Constructing perovskite/alkaline-earth metal composite heterostructure by infiltration to revitalize CO₂ electrolysis

Solid oxide electrolysis cell (SOEC) can efficiently convert CO₂ to CO using renewable energy sources, which can alleviate the threatening impact of excessive CO₂ emissions on the human life and environment. Moreover, it also realizes chemical storage of available electricity to ease the energy consumption crisis. Designing cathode materials with abundant active sites and high-efficiency electrochemical catalytic activity toward CO₂ reduction is crucial for realizing practical applications of SOEC. Herein, construction of a composite heterostructure of alkaline-earth metal compounds and Sr₂Fe_1.5Mo_0.5O_6−δ (SFM) double perovskite oxides by alkaline-earth metal infiltration was proposed. This strategy enriched the reactive sites and led to the expansion of the triple-phase boundary, thereby effectively improving the electrochemical performance of SOEC. The experimental results show that the infiltration of alkaline-earth metal led to significant increase in the surface active sites, improvement in the adsorption and activation process of CO₂, and promotion of the formation of activated carbonate intermediates.

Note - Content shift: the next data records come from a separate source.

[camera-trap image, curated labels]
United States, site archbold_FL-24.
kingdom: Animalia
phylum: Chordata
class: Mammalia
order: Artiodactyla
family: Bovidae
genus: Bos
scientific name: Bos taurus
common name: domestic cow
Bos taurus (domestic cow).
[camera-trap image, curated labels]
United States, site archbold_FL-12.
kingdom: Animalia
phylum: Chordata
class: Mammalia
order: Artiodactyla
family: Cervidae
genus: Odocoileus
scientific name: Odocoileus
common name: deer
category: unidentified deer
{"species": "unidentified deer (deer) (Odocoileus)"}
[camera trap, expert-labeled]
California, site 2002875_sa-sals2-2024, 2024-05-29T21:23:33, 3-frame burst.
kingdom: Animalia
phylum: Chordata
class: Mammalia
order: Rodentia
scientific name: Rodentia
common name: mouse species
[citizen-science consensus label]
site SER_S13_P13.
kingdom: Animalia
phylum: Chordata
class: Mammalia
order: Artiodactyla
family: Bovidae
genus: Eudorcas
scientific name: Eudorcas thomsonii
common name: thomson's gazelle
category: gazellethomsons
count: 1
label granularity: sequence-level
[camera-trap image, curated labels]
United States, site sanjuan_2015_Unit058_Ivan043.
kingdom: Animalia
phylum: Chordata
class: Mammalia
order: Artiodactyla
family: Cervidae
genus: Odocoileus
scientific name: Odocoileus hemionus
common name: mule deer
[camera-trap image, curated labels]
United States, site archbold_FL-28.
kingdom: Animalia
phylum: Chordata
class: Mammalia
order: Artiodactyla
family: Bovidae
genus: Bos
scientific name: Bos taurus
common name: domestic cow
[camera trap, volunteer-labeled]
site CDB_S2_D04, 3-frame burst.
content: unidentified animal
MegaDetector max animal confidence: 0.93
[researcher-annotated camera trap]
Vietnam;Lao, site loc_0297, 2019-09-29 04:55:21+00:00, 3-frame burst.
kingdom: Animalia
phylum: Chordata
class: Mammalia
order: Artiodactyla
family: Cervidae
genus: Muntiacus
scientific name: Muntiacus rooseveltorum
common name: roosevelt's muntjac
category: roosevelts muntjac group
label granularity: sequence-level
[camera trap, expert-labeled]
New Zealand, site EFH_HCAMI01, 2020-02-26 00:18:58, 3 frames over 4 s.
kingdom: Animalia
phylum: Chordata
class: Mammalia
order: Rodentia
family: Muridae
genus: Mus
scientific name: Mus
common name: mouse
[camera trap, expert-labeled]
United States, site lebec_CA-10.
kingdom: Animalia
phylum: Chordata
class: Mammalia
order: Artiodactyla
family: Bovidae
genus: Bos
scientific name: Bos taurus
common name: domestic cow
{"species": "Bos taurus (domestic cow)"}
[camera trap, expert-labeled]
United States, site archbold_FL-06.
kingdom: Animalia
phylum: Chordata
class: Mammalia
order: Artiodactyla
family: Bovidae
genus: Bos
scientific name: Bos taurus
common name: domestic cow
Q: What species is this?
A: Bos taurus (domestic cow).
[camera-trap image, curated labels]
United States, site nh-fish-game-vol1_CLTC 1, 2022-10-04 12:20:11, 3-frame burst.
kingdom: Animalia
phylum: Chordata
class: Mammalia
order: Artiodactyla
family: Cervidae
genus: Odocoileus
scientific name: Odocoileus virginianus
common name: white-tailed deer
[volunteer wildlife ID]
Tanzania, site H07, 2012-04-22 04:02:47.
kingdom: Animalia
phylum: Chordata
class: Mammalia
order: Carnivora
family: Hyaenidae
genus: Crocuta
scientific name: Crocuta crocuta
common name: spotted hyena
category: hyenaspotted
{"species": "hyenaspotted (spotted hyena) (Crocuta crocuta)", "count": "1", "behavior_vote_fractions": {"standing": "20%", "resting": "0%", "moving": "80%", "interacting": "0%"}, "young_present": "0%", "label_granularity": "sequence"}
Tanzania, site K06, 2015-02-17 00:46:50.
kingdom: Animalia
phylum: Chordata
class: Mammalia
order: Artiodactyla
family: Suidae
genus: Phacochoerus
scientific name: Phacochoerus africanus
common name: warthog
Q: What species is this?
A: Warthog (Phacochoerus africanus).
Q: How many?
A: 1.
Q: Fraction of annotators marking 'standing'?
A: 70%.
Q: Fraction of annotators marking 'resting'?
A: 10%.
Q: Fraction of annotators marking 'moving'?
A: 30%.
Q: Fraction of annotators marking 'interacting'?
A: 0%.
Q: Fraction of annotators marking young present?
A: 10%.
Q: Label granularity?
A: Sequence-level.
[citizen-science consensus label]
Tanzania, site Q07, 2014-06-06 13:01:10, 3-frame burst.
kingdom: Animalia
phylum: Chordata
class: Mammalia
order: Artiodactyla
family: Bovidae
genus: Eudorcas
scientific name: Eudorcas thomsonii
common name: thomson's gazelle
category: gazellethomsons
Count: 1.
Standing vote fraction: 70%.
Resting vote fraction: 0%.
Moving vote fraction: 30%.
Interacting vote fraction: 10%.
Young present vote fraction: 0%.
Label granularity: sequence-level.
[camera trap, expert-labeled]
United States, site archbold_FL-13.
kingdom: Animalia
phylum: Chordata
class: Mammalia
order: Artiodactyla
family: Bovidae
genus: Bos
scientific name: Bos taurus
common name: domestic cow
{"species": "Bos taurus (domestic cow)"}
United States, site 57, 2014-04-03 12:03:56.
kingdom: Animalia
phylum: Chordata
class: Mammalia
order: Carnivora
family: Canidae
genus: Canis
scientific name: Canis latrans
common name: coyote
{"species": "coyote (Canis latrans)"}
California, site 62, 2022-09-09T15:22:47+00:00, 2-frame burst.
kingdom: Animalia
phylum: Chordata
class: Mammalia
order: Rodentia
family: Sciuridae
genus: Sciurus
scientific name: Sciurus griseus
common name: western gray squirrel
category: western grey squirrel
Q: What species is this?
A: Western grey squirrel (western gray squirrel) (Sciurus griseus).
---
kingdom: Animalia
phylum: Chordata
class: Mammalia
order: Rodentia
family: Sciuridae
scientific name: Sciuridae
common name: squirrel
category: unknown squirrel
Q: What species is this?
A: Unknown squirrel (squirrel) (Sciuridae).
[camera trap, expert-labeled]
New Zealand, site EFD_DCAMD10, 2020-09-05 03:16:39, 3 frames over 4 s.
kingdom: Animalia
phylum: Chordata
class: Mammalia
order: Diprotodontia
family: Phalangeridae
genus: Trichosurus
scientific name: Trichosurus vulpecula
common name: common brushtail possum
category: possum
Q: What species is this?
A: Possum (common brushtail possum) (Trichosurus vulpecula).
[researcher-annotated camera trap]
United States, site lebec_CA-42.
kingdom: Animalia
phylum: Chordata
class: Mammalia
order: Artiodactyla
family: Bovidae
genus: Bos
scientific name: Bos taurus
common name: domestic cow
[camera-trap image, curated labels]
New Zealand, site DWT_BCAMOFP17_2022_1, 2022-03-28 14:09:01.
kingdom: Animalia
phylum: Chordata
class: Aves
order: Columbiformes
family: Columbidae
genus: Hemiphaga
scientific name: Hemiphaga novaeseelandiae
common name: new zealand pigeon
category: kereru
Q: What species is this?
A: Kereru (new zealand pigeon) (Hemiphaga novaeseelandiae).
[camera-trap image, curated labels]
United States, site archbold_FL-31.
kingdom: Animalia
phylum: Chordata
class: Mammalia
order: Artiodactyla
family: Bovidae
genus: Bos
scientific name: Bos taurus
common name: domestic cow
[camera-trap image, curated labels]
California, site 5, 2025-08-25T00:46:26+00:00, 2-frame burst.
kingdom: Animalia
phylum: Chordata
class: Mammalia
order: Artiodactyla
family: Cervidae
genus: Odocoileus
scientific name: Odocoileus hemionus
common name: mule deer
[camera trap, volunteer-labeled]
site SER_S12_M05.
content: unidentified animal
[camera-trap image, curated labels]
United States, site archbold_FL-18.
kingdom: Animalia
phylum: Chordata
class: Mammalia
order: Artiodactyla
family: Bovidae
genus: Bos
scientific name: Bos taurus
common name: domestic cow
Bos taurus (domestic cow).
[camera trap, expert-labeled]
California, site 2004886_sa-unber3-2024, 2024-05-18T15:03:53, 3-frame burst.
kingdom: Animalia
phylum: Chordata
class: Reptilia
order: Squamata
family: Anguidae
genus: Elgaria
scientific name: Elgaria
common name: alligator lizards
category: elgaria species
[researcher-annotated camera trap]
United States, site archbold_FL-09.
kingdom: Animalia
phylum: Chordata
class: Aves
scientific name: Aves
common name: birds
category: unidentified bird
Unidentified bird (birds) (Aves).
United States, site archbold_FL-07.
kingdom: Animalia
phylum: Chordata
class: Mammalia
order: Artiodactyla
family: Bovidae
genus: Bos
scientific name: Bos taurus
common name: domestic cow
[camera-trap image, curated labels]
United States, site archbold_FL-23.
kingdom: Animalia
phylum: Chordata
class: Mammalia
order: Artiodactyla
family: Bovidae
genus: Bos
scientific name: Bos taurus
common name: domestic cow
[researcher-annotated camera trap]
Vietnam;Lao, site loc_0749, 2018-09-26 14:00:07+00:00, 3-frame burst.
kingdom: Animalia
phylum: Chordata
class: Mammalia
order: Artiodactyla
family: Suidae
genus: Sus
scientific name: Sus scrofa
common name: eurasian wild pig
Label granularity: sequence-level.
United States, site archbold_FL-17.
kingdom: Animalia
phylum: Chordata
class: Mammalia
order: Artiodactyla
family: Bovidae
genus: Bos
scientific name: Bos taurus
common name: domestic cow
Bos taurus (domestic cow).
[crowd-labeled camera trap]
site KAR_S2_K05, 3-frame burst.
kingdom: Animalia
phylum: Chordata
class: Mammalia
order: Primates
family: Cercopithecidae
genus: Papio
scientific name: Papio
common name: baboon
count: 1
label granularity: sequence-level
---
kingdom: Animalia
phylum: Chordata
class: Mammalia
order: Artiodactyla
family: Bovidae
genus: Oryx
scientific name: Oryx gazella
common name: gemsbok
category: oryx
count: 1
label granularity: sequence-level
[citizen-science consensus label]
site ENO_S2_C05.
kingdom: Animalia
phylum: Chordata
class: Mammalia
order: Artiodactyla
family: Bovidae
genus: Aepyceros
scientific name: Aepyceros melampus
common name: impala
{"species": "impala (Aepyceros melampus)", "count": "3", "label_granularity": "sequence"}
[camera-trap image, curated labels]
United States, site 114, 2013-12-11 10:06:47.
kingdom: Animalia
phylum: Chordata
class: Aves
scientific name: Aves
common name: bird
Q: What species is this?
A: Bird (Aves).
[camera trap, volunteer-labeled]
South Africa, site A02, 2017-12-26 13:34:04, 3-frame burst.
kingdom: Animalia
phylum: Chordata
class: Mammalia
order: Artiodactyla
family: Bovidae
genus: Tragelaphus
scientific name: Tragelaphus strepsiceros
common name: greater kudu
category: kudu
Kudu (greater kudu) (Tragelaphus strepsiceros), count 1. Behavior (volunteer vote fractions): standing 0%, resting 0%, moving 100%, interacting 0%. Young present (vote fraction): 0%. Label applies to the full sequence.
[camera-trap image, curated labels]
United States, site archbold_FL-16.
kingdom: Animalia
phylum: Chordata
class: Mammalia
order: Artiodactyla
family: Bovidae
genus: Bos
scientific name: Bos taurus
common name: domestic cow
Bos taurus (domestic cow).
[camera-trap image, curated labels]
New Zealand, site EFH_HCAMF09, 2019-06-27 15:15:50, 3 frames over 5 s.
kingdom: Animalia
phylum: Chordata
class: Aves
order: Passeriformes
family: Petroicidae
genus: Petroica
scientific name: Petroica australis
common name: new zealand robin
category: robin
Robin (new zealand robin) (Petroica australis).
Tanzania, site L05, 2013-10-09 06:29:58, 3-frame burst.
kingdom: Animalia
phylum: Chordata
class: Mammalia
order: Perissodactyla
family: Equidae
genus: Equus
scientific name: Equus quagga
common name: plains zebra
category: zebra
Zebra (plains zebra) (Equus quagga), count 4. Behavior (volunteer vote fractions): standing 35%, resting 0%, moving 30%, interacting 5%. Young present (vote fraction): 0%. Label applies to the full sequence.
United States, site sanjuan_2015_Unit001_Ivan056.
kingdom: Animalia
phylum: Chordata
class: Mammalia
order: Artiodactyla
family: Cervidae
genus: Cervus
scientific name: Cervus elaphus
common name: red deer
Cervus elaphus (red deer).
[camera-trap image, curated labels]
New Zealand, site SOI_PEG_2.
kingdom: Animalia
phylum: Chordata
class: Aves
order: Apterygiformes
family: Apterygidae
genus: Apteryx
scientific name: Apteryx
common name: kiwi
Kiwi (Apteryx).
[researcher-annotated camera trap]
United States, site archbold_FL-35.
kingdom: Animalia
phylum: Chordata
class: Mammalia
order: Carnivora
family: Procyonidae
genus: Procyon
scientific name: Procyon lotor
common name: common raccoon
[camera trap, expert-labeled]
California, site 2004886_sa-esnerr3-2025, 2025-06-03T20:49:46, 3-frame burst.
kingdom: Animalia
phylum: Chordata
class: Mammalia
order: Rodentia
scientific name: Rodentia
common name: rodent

The current density on the CaCO₃-infiltrated SFM cathode reached 1.723 A cm⁻², while the current density on the SFM cathode could only reach 1.117 A cm⁻² at 1.8 V and 800 °C. The alkaline-earth metal infiltration strategy not only improves the electrochemical performance, but also maintains excellent stability after 100 h of operation at high temperature and 12 redox cycles. All these results indicate that the construction of heterostructure through alkaline-earth metal infiltration provides an effectual strategy for improving the electrochemical performance of SOEC.